SBY Buka Konferensi Kredit Mikro Asia Pasifik

- detikFinance
Senin, 28 Jul 2008 08:39 WIB
SBY Buka Konferensi Kredit Mikro Asia Pasifik
Nusa Dua - Presiden Susilo Bambang Yudhoyono (SBY) pada Senin (28/7/2008) akan membuka  The Asia-Pacific Regional Microcredit Summit 2008 di Bali International Convention Centre, Nusa Dua.

Sejumlah menteri tampak mendampingi Presiden SBY dalam kunjungan kerjanya di Bali, antara lain, Plt Menko Perekonomian/Menteri Keuangan Sri Mulyani, Mensesneg Hatta Rajasa, Meneg Koperasi dan UKM Suryadharma Ali serta Juru Bicara Kepresidenan, Andi Mallarangeng dan Dino Patti Djalal.

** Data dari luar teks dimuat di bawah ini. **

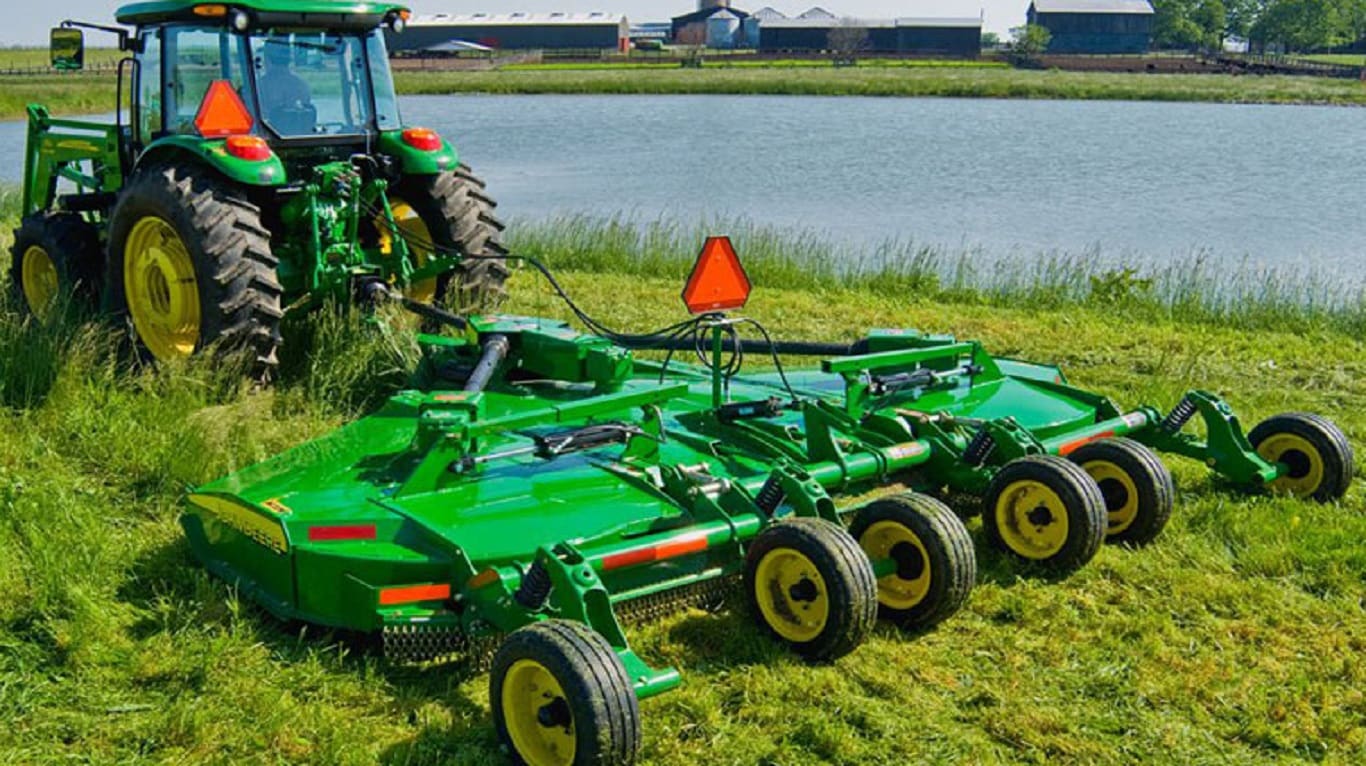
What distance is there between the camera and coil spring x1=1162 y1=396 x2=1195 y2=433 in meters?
5.82

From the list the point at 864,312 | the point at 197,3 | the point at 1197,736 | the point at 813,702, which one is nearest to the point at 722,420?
the point at 813,702

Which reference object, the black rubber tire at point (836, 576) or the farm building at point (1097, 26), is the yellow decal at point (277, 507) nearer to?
the black rubber tire at point (836, 576)

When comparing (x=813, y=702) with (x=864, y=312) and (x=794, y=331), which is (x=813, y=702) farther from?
(x=864, y=312)

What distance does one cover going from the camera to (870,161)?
23.8m

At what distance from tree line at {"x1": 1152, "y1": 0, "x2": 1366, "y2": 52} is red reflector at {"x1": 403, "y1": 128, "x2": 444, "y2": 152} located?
8711 centimetres

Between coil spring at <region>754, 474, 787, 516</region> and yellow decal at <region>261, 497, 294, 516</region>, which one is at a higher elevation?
coil spring at <region>754, 474, 787, 516</region>

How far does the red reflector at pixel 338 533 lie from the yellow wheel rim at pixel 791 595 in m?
1.25

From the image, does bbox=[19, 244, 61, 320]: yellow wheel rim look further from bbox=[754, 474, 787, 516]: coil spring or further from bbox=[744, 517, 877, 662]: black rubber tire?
bbox=[744, 517, 877, 662]: black rubber tire

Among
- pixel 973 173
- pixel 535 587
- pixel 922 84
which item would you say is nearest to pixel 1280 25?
pixel 922 84

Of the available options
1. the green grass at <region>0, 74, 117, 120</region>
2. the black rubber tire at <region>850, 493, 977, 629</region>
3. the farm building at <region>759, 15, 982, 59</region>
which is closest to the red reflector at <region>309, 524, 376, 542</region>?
the black rubber tire at <region>850, 493, 977, 629</region>

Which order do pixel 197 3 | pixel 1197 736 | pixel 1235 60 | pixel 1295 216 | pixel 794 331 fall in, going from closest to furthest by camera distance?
pixel 1197 736
pixel 197 3
pixel 794 331
pixel 1295 216
pixel 1235 60

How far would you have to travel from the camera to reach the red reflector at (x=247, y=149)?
692 cm

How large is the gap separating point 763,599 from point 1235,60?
66.0 m

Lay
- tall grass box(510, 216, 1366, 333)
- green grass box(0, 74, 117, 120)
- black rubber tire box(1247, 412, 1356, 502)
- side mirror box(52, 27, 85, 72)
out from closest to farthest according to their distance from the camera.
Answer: black rubber tire box(1247, 412, 1356, 502), side mirror box(52, 27, 85, 72), tall grass box(510, 216, 1366, 333), green grass box(0, 74, 117, 120)
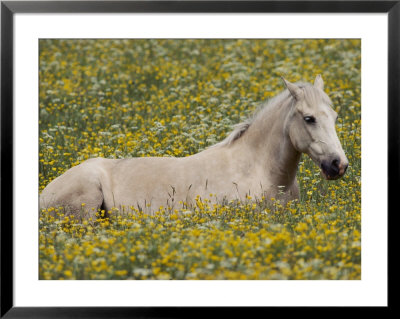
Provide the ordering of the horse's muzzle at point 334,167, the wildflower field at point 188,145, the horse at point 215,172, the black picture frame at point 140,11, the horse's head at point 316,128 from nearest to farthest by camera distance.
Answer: the wildflower field at point 188,145, the black picture frame at point 140,11, the horse's muzzle at point 334,167, the horse's head at point 316,128, the horse at point 215,172

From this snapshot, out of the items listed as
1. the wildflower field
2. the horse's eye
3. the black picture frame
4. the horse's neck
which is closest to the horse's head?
the horse's eye

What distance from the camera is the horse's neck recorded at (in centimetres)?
916

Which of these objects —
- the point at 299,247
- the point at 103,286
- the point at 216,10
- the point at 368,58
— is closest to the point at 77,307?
the point at 103,286

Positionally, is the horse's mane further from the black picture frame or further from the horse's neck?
the black picture frame

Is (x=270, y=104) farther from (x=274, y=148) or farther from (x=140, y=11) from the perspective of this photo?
(x=140, y=11)

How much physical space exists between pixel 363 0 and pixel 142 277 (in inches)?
144

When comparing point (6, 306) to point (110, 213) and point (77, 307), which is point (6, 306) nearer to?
point (77, 307)

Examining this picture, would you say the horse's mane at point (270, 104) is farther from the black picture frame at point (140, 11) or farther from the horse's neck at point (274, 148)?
the black picture frame at point (140, 11)

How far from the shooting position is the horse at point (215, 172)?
9.06m

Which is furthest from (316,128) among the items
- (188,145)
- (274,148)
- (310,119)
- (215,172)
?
(188,145)

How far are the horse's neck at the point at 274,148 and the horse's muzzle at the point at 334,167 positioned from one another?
2.76 ft

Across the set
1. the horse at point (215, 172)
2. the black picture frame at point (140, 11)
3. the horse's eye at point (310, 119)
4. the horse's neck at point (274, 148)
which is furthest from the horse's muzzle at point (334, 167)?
the horse's neck at point (274, 148)

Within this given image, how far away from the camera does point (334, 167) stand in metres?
8.24

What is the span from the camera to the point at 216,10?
7.61m
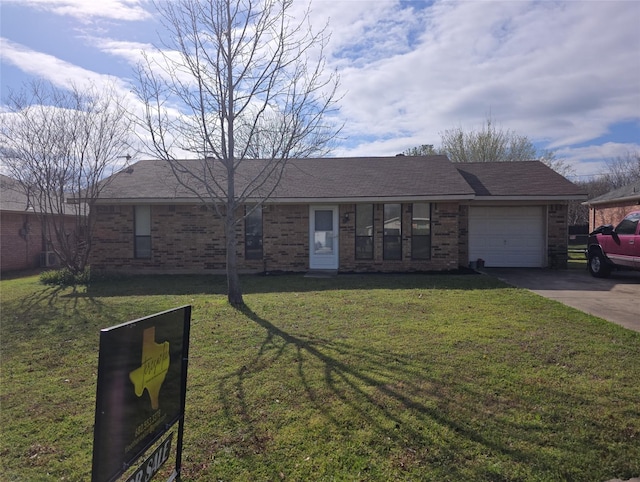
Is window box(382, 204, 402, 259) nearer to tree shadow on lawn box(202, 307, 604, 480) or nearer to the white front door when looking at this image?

Asia Pasific Regional Microcredit Summit 2008 (APRMS)  ini rencananya akan berlangsung pada 28-30 Juli 1008. Kegiatan yang diprakarsai oleh Microcredit Summit Campaign ini merupakan acara yang akan mempertemukan berbagai pihak yang terlibat dalam penanganan dan pengembangan kredit mikro dan lembaga keuangan mikro (micro finance) seperti pemerintah, perbankan, lembaga keuangan non bank, lembaga donor dan LSM dari berbagai negara khususnya di Asia-Pasifik.

SCROLL TO CONTINUE WITH CONTENT

Selain presiden SBY, sejumlah tokoh pengembangan keuangan mikro dunia juga seperti pemenang Nobel Perdamaian 2006, Prof. M. Yunus, Presiden Honduras, Manuel Zalaya, mantan Presiden Peru, Alejandro Toledo, dan First Lady of South Africa, Mrs. Zanele Mbeki akan hadir dalam acara tersebut.

APRMS tahun ini akan membahas beberapa tema utama yang menjadi prioritas seperti :
  1. Menggapai si miskin
  2. Menggapai kekuatan kaum perempuan
  3. Membangun institusi yang mandiri secara finansial
  4. Menjamin dampak yang positif terhadap nasabah dan keluarganya.

"Tema-tema tersebut merupakan kelanjutan dari pembahasan yang dilakukan pada Micro Credit Summit di Halifax Canada pada tahun 2006 lalu," demikian siaran pers dari Bank Indonesia.

BI berharap, penyelenggaraan kegiatan ini dapat mendorong pengembangan keuangan mikro, baik yang dilakukan bank umum, BPR dan lembaga keuangan mikro lainnya serta mendukung pengembangan usaha mikro, kecil dan menengah (UMKM) di Indonesia.